Meredith Raimondi, NCUIH’s Vice President of Public Policy and Communications, presented the top priorities for urban Indian health FY 2026 during the Area Report Webinar. NCUIH supports full funding for the IHS, Tribal, and urban Indian organization (UIO) (I/T/U) system.  We endorse a budget in which IHS, Tribal Facilities, and UIOs are all fully funded to improve health outcomes for all Native people no matter where they live.

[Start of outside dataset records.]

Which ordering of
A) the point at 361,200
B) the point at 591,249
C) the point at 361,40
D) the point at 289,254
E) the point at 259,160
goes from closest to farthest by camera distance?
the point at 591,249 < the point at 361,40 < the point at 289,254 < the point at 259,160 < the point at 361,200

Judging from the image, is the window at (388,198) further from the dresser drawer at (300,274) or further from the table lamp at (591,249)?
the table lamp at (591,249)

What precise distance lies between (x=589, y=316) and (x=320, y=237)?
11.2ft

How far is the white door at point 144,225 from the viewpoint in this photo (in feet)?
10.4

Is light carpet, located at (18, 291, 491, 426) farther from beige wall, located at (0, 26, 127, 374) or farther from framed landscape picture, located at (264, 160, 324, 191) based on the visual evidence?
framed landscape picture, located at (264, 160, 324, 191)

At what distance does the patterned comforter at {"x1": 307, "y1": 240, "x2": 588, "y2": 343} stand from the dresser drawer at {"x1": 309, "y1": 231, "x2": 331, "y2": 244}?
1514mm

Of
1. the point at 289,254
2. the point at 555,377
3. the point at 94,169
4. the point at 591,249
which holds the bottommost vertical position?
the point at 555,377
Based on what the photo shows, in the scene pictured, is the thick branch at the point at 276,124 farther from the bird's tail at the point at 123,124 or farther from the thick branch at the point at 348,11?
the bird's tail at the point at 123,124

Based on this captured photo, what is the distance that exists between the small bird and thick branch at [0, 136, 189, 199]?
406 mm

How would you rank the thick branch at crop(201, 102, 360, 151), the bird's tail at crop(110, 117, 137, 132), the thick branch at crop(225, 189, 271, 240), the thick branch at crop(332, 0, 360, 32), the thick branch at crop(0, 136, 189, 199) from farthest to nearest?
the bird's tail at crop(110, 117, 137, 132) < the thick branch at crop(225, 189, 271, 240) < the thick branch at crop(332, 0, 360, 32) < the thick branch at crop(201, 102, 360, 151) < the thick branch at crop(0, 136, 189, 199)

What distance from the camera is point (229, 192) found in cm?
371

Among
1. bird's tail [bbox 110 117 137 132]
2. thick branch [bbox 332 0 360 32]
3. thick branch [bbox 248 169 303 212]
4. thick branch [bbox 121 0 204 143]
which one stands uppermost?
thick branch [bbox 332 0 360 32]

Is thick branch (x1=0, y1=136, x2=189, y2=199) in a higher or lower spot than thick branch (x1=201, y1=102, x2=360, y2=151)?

  1. Maintaining the Tribal Budget Workgroup’s most recent request for Urban Indian health, with no cuts for sequestration.
    1. This funding is necessary to address health priorities for Native in urban areas, including:
        1. Ensuring Urban Indian Health funding keeps pace with population growth.
        2. Providing funding for UIO facilities and infrastructure.
        3. Expanding service offerings to Native patients in urban areas.
  2. Establishing Permanent 100% Federal Medical Assistance Percentages (FMAP) for services provided to Medicaid beneficiaries at UIOs
  3. Recruitment and Retention of Workforce
  4. SDPI reauthorization
  5. Increased funding and resources for Traditional Healing services, food and housing insecurity

Background on Area Budget Formulation

As part of the trust responsibility to provide health care to all American Indians and Alaska Natives, Tribal Leaders present their funding needs each year to the Secretary of HHS and the Director of the Office of Management and Budget. The recommendations are formed through the Tribal Budget Formulation Work Group and serve as a framework for the Administration in setting budget amounts for their annual requests to Congress. This process ensures the federal government has the resources to provide health care to all American Indians and Alaska Natives in fulfillment of the trust responsibility.

Next Steps

On February 13-14, 2024, IHS will host the FY 2026 National Tribal Budget Formulation Work Session.  This is a 2-day annual meeting where the two tribal representatives from each Area come together to review and consolidate all the Area’s Budget recommendations into a comprehensive set of national health priorities and budget recommendations. Work session activities include:

  • Tribal Caucus occurs where the tribal workgroup co-chairs are selected
  • Tribal representatives from each Area give a brief Area report presentation to the group
  • Discussion on determining priorities and budget recommendations
    • Discussions are made by consensus from workgroup members. Only the two tribal representatives that are part of the workgroup are allowed to partake in voting.
  • The workgroup will meet with the IHS Director and other IHS leadership to discuss health priorities and budget recommendations.
  • At least one tribal representative from each Area along with technical team members will coordinate to complete follow-up work on the budget recommendation and testimony that will be presented.